RSS-Feed abonnieren

DOI: 10.1055/s-0045-1809430
Comment on “Evaluating ChatGPT-4's Performance in Identifying Radiological Anatomy in FRCR Part 1 Examination Questions”
Funding None.
Dear Editor,
The publication on “Evaluating ChatGPT-4's Performance in Identifying Radiological Anatomy in FRCR Part 1 Examination Questions”[1] is noteworthy for its evaluation of ChatGPT-4's capacity to answer radiological anatomy questions, a critical component of the FRCR Part 1 Anatomy test. However, the research approach has significant drawbacks that impact the reliability and interpretation of the findings. For example, taking questions from a free website without explicitly mentioning the source may introduce biases into the question quality. It is also uncertain how diverse the question sets are in terms of organs, organ systems, and radiological imaging modalities such as magnetic resonance imaging, computed tomography, or ultrasound, all of which may have an impact on the model's performance.
The statistical analysis in this study is somewhat limited, with no inter-rater reliability reported for assessing the model's descriptions, which is critical when the assessment is subjective. Furthermore, no comparative statistical tests (e.g., t-test or ANOVA [analysis of variance]) were used to compare the two test conditions (with or without context), and no significance level (p-value) or confidence interval analysis was performed, precluding any academically significant conclusions on whether contextual environments truly improve model performance.
A major limitation of the AI (artificial intelligence) model, as reflected in the results, is its very low ability to understand visual data, especially when asked in the form of “Identify the structure where the arrow is pointing” is a task that requires direct image processing, and natural language processing (NLP) models like ChatGPT are not truly designed for image reading. Although they can properly identify all modalities, this demonstrates that the model is effective at evaluating surrounding text or queries, but it lacks the fundamental capacity to evaluate images, which is at the heart of radiology.

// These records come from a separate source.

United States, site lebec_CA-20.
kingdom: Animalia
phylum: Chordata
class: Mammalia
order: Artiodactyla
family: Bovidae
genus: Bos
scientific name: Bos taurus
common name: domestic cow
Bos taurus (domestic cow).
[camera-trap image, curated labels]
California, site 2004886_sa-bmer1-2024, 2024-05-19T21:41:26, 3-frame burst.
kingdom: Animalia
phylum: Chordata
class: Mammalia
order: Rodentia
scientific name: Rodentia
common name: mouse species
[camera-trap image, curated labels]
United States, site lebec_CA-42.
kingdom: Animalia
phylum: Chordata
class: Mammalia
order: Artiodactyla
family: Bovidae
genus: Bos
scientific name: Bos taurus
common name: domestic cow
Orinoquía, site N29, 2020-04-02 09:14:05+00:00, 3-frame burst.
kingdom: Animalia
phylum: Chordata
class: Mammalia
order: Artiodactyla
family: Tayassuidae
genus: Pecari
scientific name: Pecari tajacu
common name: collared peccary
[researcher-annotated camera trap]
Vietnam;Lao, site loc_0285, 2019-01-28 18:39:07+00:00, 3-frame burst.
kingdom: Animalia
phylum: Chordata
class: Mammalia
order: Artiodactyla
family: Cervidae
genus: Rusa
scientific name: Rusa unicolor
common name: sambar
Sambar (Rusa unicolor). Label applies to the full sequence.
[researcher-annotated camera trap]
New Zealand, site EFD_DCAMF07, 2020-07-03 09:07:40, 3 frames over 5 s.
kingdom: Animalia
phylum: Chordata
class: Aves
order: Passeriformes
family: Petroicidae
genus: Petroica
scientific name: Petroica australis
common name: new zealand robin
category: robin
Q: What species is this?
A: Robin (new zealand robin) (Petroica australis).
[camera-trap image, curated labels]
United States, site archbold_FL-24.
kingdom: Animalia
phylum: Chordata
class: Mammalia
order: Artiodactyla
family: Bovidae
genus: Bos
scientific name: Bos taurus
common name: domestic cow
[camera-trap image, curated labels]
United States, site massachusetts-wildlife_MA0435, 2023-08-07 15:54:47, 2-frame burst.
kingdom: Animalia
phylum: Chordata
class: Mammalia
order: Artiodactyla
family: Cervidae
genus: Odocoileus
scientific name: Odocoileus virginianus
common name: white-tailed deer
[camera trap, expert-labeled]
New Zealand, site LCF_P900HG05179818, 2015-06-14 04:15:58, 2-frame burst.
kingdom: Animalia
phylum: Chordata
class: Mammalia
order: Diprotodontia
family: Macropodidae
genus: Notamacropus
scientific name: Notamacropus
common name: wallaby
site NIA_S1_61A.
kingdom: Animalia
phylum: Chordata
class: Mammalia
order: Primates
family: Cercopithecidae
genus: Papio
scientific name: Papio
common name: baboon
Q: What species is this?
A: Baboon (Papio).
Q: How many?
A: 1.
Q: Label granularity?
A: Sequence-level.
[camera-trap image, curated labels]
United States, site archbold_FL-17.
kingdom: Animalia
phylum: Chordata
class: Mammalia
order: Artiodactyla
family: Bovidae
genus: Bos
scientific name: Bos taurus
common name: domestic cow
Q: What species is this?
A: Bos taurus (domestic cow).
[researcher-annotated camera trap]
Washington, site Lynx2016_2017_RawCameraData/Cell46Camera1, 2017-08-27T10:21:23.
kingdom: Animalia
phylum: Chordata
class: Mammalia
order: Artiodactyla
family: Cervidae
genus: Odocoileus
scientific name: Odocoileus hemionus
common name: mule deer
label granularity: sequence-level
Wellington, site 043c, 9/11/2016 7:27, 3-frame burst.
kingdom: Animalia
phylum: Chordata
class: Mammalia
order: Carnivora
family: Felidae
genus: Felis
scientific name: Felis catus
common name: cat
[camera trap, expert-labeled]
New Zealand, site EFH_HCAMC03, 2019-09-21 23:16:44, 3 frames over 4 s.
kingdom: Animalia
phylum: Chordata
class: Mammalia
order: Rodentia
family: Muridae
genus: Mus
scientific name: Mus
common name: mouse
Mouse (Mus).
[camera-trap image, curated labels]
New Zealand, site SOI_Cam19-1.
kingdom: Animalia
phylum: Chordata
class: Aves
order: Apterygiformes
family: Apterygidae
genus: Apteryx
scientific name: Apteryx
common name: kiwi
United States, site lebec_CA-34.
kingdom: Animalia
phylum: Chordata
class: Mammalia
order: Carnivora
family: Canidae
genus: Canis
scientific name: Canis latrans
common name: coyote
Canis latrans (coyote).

The question that should be asked is: If a language model like ChatGPT cannot directly perform clinical picture tasks, what role should AI play in the radiology profession? Should AI be used as an additional linguistic tool, such as when writing reports, or should it be integrated with computer vision models to develop hybrid systems in the future? In the next step, we should investigate the collaboration of NLP models with image-based models, such as multi-modal models like CLIP or GPT-4V, which can analyze both text and images. Furthermore, comparisons with groups of doctors or interns will aid in determining AI's genuine capabilities and may serve as a foundation for effectively using AI in specialized medical education.
#
Conflict of interest
None declared.
Data Availability Statement
The data that support the findings of this study are available from the corresponding author, H.D., upon reasonable request.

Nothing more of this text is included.